# Siamese mice



## fuzzymom

I am looking to produce siamese mice. I have several groups of mice, some related, some not. Let me try and simplify this because I keep horrible records and breed willy-nilly.

Group A - Himilayan male bred to two blue females. The male was long hair and one of the blue females was long haired. They produced some black selfs and poor quality black tans. The himilayan died so I had to replace the male and then I had the new Group A, which consisted of the two original blue females, and four of their daughters. Two were black self, one of which was long haired, the other standard. Two were black tans, one of which was long haired, the other standard. I then bred these 6 females to an agouti male that only throws agouti offspring. I then took 6 females and 1 male from Group A's offspring to create Group B.

Group B - 6 agouti females bred to an agouti brother. They have only produced agouti and black selfs. Sometimes I see long hair so the male carries long hair.

The New Group A - New Group A is made up of four agouti females. Two are from Group A, two are from Group B. I'm raising them up to be breeders. They are only about 4 weeks old right now.

Group C - Group C began with what I thought was a himilayan male, a himilayan female and an orange brindle-ish female. (over time the brindle has lost a lot of her brindle and now is almost completely orange instead of brindle.) The himilayan female died when she got pregnant, so I paired up the orange female and the himilayan male. The offspring they produced was always either siamese or poor quality black tans. (The male turned out to be siamese, not himilayan...at least I think so). I kept one male and one female siamese offspring from this male for use as breeders.

How could I go about producing healthy siamese with as little inbreeding as possible?

I will be getting new mice soon to start breeding for colors.
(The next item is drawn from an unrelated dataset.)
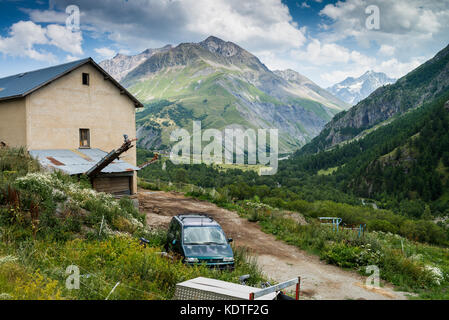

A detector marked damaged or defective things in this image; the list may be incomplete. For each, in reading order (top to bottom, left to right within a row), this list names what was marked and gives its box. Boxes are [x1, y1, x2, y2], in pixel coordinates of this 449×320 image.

rusty corrugated metal roof [29, 148, 138, 175]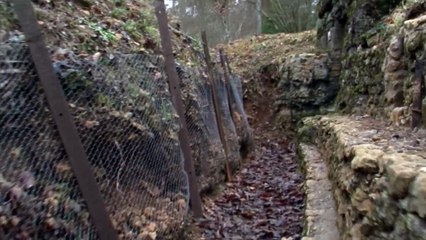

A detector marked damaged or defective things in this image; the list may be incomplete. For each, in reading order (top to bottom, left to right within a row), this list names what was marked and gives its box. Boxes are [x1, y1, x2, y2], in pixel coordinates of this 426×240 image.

rusty metal fence [0, 0, 253, 239]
I want to be more careful in how I breed the mice and who I pair up with who and actually develop lines of different colors. I'm basically trying to re-do all my mouse breeding so I can do it a little better this time around. But I'm very limited in the funds department. What would you do if you were in my shoes?


----------



## SarahY

I were in your shoes I'd pair the Himalayan with the Siamese doe first and get some more Siamese babies. Then I'd breed those Siamese and your existing Siamese buck to the blacks (and possibly blues) and go from there, discarding all of the other mice. I would only use Siamese and blacks. Then, a couple of generations on when you have plenty of Siamese, I would start workinng on breeding out the longhair and tan (which would of course be fox on a Siamese). Agouti is useless in a Siamese line, it will just produce mice with weak points and streaky colour.
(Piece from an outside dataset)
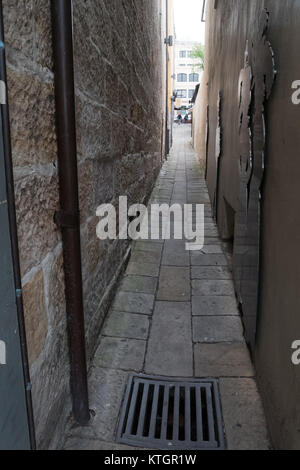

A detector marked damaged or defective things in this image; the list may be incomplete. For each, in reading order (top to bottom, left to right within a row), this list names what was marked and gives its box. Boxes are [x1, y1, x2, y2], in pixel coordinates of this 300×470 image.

Because Himalayan is an heterozygous variety if you use that to outcross the resulting babies have only a 50% chance of carrying Siamese, the rest will carry albino. So you need to breed some more Siamese to start with to have plenty of mice to work with.
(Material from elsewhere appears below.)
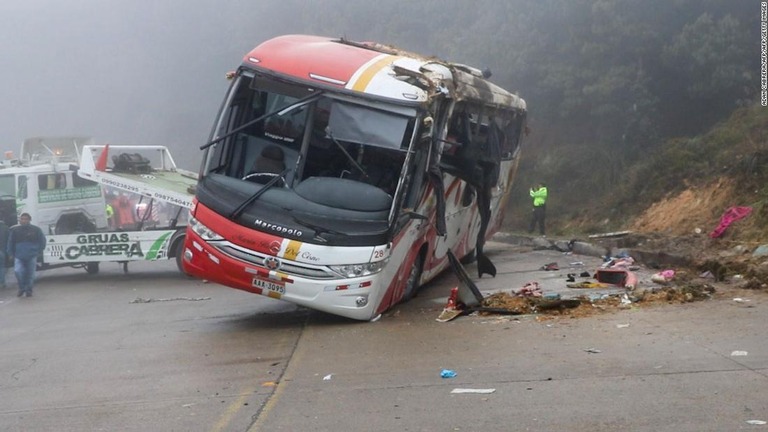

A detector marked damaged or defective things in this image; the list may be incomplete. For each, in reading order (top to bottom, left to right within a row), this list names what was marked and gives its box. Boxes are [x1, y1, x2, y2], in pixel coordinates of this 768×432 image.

damaged bus [183, 34, 524, 320]
torn bus roof [242, 34, 520, 110]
May I ask why you don't wish to inbreed? I ask because to improve a variety and to work with a limited amount of mice you'll have to inbreed, and this is a good thing!

Sarah xxx


----------



## fuzzymom

I've always been told inbreeding was bad because it leads to unhealthy lines of mice when you breed related mice over and over. I no longer have the himilayan male (which I think was siamese.) I only have one siamese male and one siamese female (brother and sister) to work with. I could get pictures of the two so you could see what I'm working with if that would help. Thanks for the quick reply. 

I really want to get into breeding mice and I want to do it the right way. No more of this just tossing males in with females to get babies. (which is what I was doing before because I mainly breed for feeders).


----------



## Rhasputin

Inbreeding doesn't make un-healthy mice. 

Also, hi Jesse!


----------



## fuzzymom

So breeding related mice does not make the resulting babies unhealthy? From what I was always told if you bred related animal you run the risk of producing babies with genetic problems or deformities. Of course that is if you continually breed related animals. I think its called line breeding, right?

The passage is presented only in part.